I remember talking to an editor early in my career, many years ago, who said people like to share things that make them look smart. Science [journalism] probably benefited, somewhat, from that. But to get someone to subscribe, you have to maybe be more viscerally relevant to their life — whether it’s about a rare disease they have, or congestion.

I think health is viscerally relevant to people’s lives, so I think that sort of always connects to the audience. But I try not to get too in my head about who’s reading my stories, and just try to write the best version of the story I can.

Dhanesha: Do you ever look at your audience numbers? That’s something I’ve always hated doing myself.

Zhang: I do. And I think it’s because I came up in the Gawker big board era, when the metrics were updating live on the office wall. I’ve been unable to entirely deprogram my brain from that.
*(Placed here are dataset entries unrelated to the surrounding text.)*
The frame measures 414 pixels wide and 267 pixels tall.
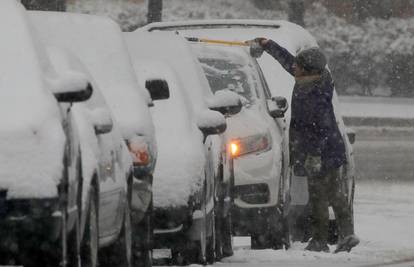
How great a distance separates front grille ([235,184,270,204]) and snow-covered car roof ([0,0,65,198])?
5.65 meters

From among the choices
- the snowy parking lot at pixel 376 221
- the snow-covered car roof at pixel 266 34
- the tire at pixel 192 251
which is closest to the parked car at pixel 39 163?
the tire at pixel 192 251

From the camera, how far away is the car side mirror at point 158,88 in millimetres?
11734

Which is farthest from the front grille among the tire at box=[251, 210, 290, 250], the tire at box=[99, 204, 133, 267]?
the tire at box=[99, 204, 133, 267]

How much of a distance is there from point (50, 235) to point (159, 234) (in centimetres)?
398

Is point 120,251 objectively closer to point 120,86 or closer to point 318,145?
point 120,86

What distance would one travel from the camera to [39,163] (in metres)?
7.55

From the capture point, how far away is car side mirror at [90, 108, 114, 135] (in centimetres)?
900

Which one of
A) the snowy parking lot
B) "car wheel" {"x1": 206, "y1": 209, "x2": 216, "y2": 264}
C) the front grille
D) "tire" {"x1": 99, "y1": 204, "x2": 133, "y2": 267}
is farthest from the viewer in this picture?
the front grille

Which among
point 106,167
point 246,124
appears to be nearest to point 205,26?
point 246,124

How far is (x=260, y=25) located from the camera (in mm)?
18734

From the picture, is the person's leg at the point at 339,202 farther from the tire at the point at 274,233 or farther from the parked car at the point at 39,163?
the parked car at the point at 39,163

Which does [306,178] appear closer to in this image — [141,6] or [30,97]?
[30,97]

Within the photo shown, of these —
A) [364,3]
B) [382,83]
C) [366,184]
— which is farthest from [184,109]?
[364,3]

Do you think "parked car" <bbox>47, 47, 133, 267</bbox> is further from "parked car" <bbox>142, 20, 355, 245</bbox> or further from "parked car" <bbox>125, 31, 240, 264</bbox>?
"parked car" <bbox>142, 20, 355, 245</bbox>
I’m curious about how the internet works, so I think it’s helpful to understand where readers come from — a platform, or someone’s Substack? I don’t think I’d have much success in trying to reverse-engineer that and write stories tailored to that audience.

Dhanesha: There’s this old argument that science is supposed to be apolitical, and I think the last four years in particular have shown us how that’s very much not true. Even though people’s experiences of their own bodies are individual, their medical experience is part of a large, often broken system that affects everyone. How have you navigated that, and how are you thinking about the next four years?

Zhang: I’m not sure I have the right answer. In some ways, my editorial interests are to find something no one is thinking about and write about it, or shed new light on something that [people] didn’t necessarily think was going on. That’s really the opposite of reporting on science and politics, which are so in the news every single day. I think there’s probably a balance. I wrote a lot about COVID, and I’ve written about RFK and his policies.

I think individual experiences are the most powerful way to show how a system is broken. It can be hard, in the abstract, to understand that. There are other reporters who are more policy-oriented who can think about what to do about that. But what I want to make clear is how things are. How they should change is a different story. I sometimes write those stories, too, but it doesn’t have to be in every story.

The world of health is so large. People are going to get sick, and get healthy, and people are going to die, and there are going to be new drugs. So many things are going to be happening that are not directly touched by national politics. We still have to report on those.